PROVIDED ENTRIES START

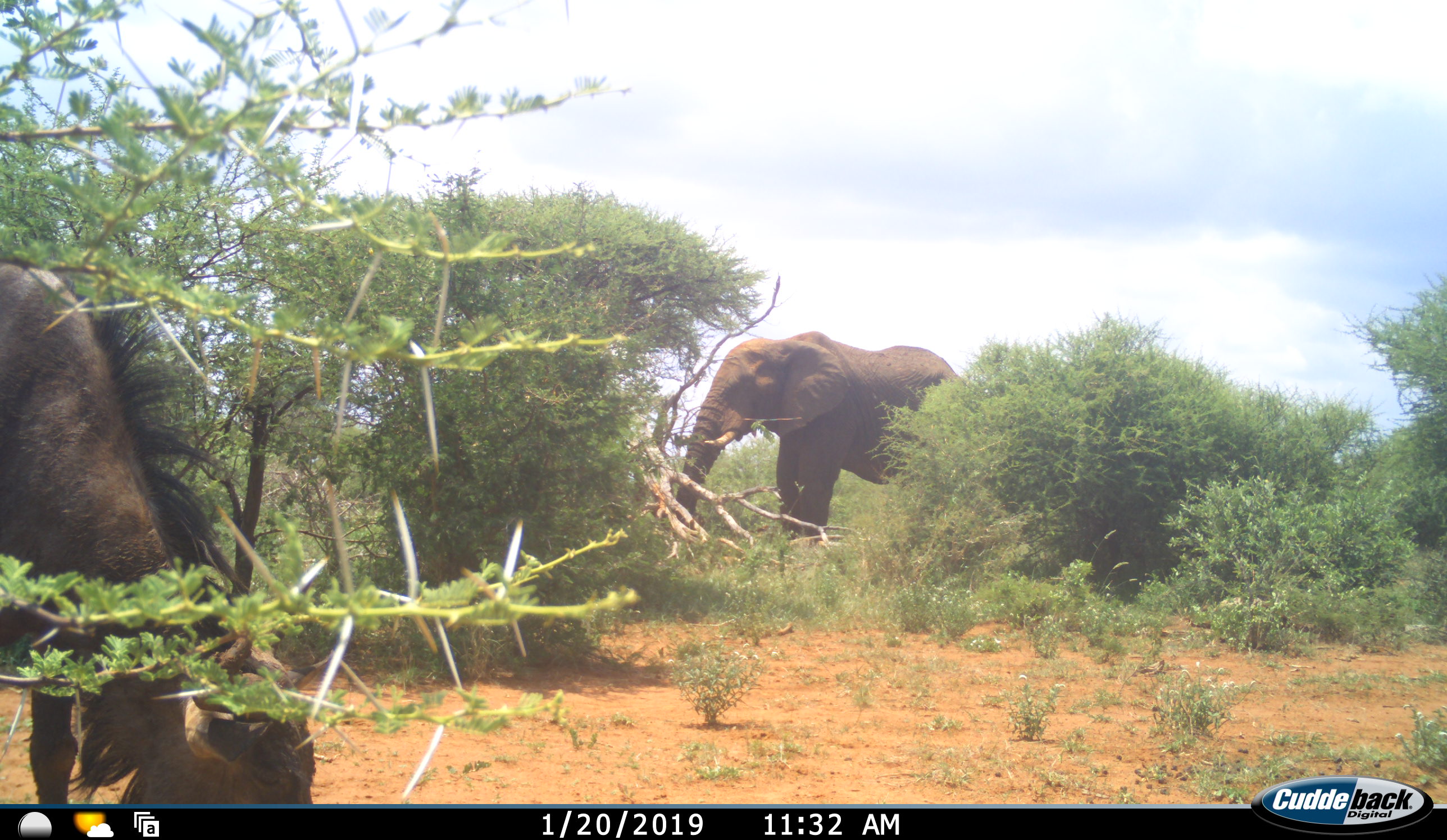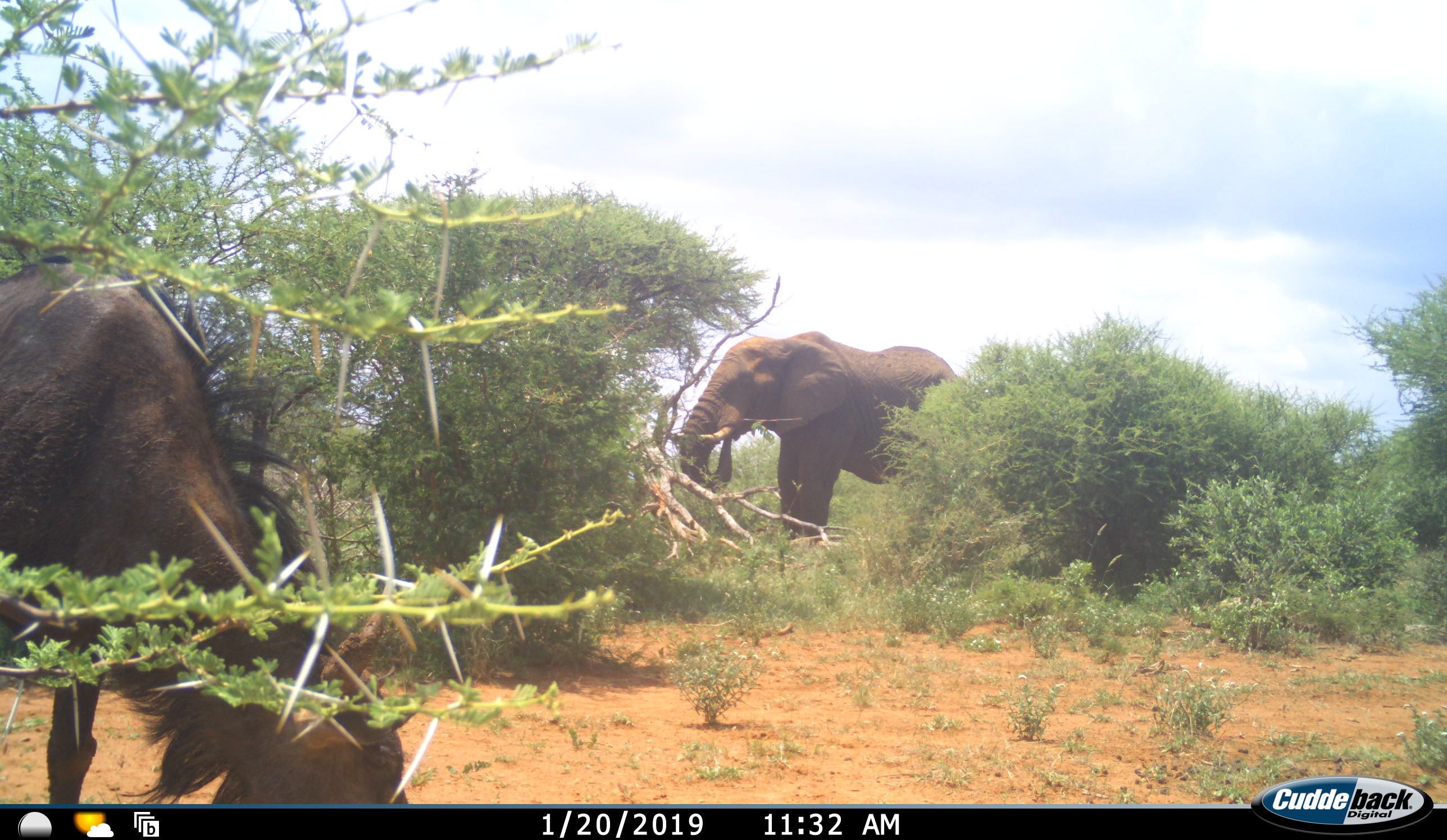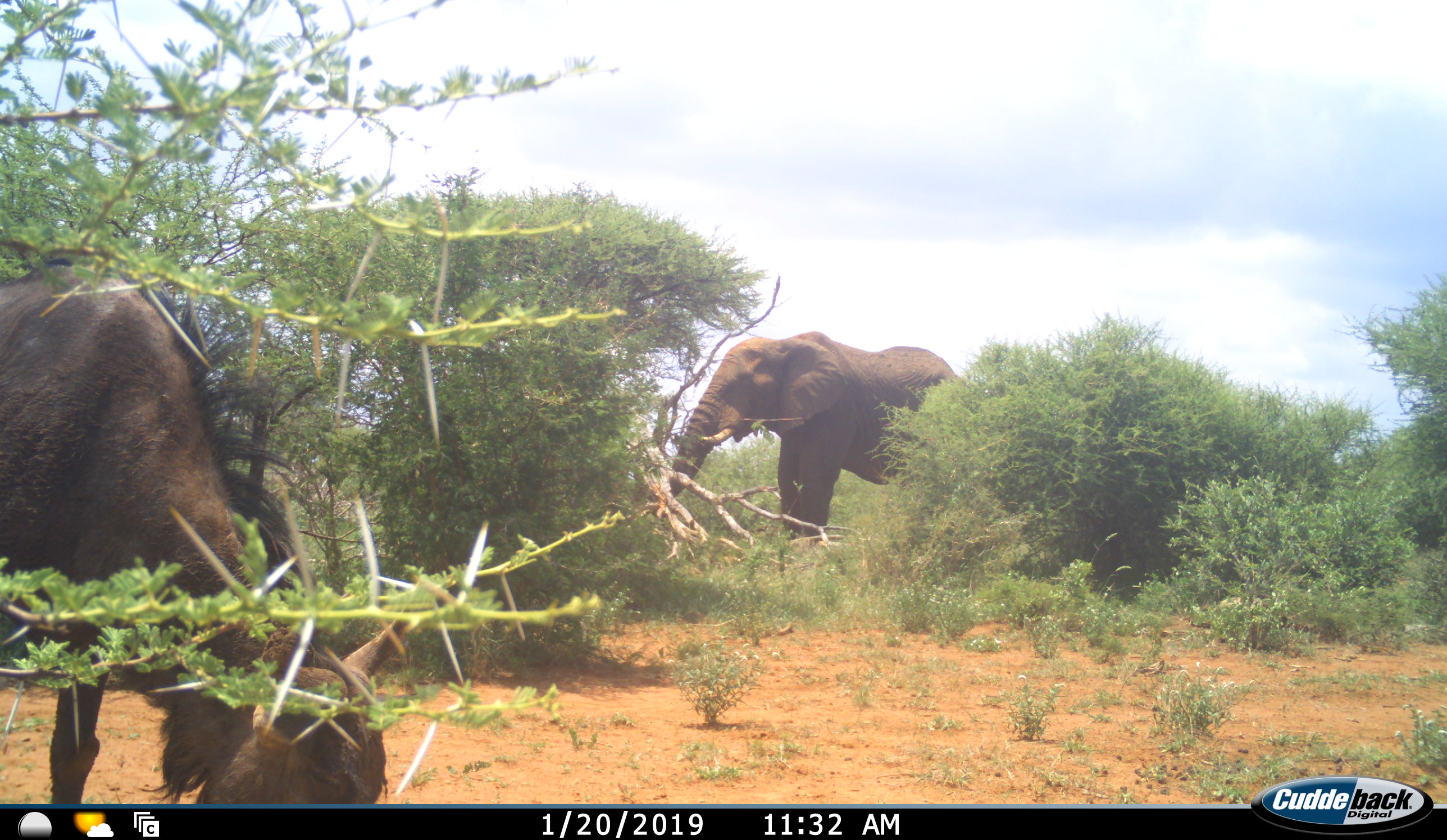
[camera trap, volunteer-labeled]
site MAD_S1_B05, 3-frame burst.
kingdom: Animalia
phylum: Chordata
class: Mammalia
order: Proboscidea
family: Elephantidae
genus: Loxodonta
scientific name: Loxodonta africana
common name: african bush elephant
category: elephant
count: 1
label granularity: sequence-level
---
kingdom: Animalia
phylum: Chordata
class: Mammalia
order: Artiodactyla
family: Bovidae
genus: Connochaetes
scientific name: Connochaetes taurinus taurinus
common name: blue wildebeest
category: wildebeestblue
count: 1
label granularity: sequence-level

PROVIDED ENTRIES END
PROVIDED ENTRIES START

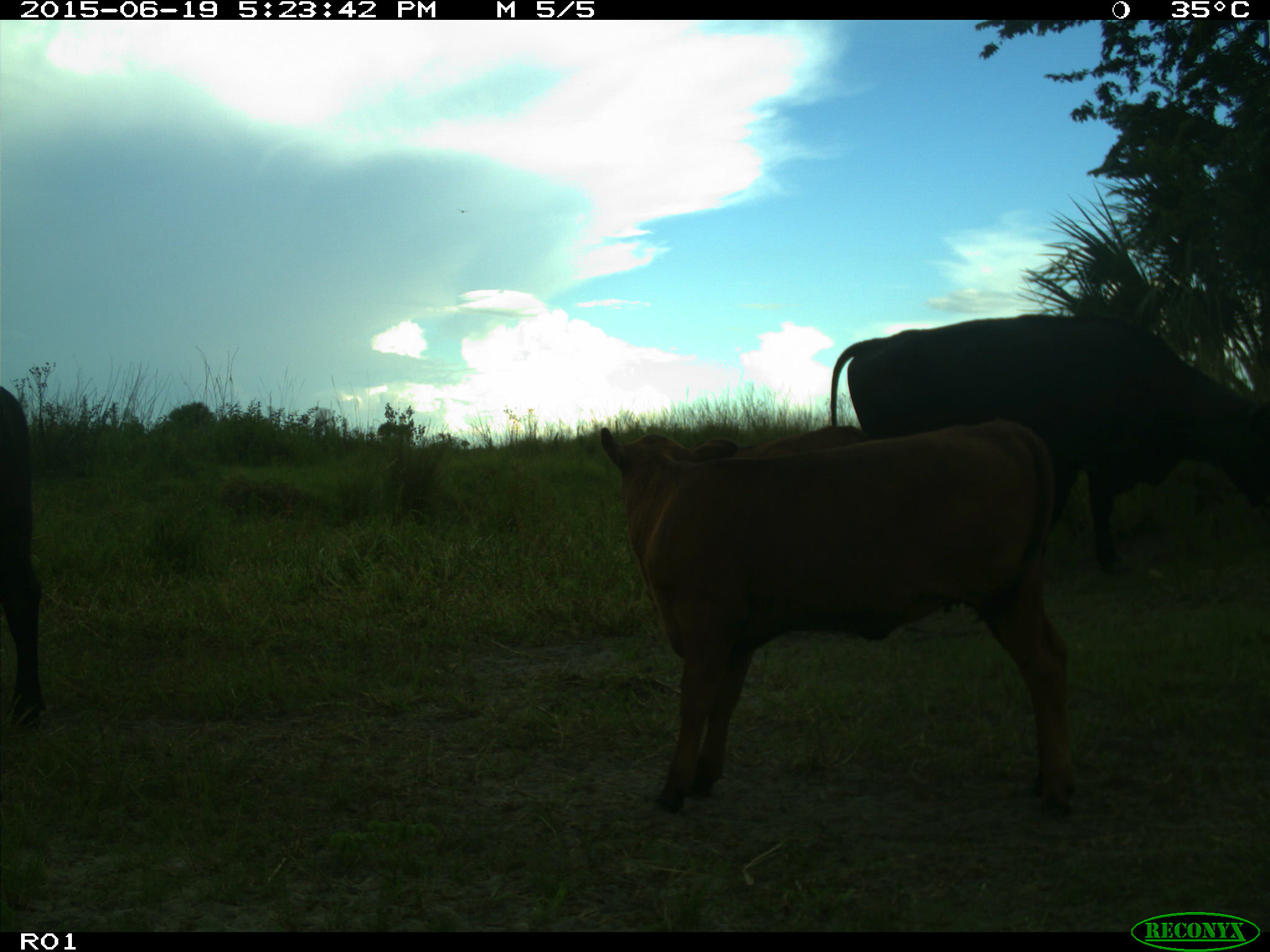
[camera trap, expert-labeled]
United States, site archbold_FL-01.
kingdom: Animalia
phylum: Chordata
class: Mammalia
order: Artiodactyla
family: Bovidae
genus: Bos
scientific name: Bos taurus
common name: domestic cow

PROVIDED ENTRIES END
PROVIDED ENTRIES START

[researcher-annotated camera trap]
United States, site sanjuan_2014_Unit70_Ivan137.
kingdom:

PROVIDED ENTRIES END

▶ WORK ORDER
Transcribe the records above from the line holding "United States, site archbold_FL-01." down to the line holding "common name: domestic cow", inclusive, without adding anything.

▶ TASK RESPONSE
United States, site archbold_FL-01.
kingdom: Animalia
phylum: Chordata
class: Mammalia
order: Artiodactyla
family: Bovidae
genus: Bos
scientific name: Bos taurus
common name: domestic cow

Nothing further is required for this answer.